── GIVEN DATA ──

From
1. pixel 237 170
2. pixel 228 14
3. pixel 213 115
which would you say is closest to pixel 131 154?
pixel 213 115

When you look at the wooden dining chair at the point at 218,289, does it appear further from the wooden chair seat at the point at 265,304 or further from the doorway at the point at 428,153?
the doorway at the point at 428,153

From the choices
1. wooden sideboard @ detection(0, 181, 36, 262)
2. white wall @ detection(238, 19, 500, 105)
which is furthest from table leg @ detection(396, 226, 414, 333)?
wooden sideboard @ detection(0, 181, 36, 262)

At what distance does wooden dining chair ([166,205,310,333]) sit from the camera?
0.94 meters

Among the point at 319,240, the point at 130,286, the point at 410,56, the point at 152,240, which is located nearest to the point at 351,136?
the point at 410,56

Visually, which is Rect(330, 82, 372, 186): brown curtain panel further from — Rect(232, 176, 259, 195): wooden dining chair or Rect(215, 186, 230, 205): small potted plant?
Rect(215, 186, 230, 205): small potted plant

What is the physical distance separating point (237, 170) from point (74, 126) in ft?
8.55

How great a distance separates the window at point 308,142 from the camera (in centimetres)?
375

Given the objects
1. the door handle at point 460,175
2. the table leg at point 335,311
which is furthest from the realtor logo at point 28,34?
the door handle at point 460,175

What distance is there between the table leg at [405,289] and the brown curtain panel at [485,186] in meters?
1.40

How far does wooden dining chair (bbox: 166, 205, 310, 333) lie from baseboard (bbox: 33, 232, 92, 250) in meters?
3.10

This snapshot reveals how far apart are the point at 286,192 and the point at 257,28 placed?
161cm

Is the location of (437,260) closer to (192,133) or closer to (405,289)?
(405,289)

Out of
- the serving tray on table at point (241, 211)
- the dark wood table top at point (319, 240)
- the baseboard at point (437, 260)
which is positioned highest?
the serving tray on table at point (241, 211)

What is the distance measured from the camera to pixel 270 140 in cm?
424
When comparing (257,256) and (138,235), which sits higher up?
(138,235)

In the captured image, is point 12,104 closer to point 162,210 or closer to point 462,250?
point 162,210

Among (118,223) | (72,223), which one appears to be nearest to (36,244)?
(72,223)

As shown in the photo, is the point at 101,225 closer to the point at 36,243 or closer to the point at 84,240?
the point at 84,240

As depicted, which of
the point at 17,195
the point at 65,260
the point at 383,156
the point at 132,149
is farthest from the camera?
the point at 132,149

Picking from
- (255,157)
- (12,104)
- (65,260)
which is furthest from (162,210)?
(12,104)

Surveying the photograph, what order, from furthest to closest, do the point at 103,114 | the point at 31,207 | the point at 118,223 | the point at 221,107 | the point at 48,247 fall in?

───

GIVEN EXERCISE
Rewrite the entries above, changing each occurrence of "wooden dining chair" to "wooden side chair" and keeping everything else as it is.

COMPLETED TASK
From
1. pixel 237 170
2. pixel 228 14
3. pixel 213 115
which would you say is closest to pixel 131 154?
pixel 213 115

When you look at the wooden side chair at the point at 218,289, does it appear further from the wooden chair seat at the point at 265,304 or further from the doorway at the point at 428,153?
the doorway at the point at 428,153

From the choices
1. wooden sideboard @ detection(0, 181, 36, 262)
2. white wall @ detection(238, 19, 500, 105)
which is furthest from table leg @ detection(396, 226, 414, 333)?
wooden sideboard @ detection(0, 181, 36, 262)

At what distance does wooden side chair ([166,205,310,333]) sit from the camera?
0.94 meters

Among the point at 319,240, the point at 130,286, the point at 410,56, the point at 152,240, which is located nearest to the point at 351,136?
the point at 410,56

Visually, which is Rect(330, 82, 372, 186): brown curtain panel further from — Rect(232, 176, 259, 195): wooden side chair or Rect(215, 186, 230, 205): small potted plant?
Rect(215, 186, 230, 205): small potted plant

What is the physical distance separating point (237, 170) from point (74, 126) in ft?
8.55

How great a distance separates the window at point 308,142 from the camera (in centimetres)?
375

Given the objects
1. the door handle at point 460,175
2. the table leg at point 335,311
which is furthest from the realtor logo at point 28,34?
the door handle at point 460,175

What distance is there between the table leg at [405,289] and the brown curtain panel at [485,186] in meters?
1.40

How far does wooden side chair (bbox: 166, 205, 310, 333) lie from baseboard (bbox: 33, 232, 92, 250) in meters?
3.10

This snapshot reveals how far apart are the point at 286,192 and the point at 257,28 placed?
161cm

Is the location of (437,260) closer to (192,133) or closer to (405,289)?
(405,289)

Out of
- the serving tray on table at point (241, 211)
- the dark wood table top at point (319, 240)
- the baseboard at point (437, 260)
which is positioned highest?
the serving tray on table at point (241, 211)

What is the distance measured from the camera to pixel 270 140 in cm?
424
When comparing (257,256) and (138,235), which sits higher up?
(138,235)

In the captured image, is point 12,104 closer to point 162,210 or closer to point 462,250?
point 162,210

Among (118,223) | (72,223), which one appears to be nearest to (36,244)?
(72,223)

As shown in the photo, is the point at 101,225 closer to the point at 36,243 or closer to the point at 84,240?
the point at 84,240

As depicted, which of
the point at 17,195
the point at 65,260
the point at 383,156
the point at 132,149
is farthest from the camera?
the point at 132,149

Picking from
- (255,157)
- (12,104)
- (65,260)
which is furthest from (162,210)?
(12,104)

Surveying the photograph, what order, from furthest to closest, do the point at 103,114 | the point at 31,207 | the point at 118,223 | the point at 221,107 | the point at 48,247 fall in?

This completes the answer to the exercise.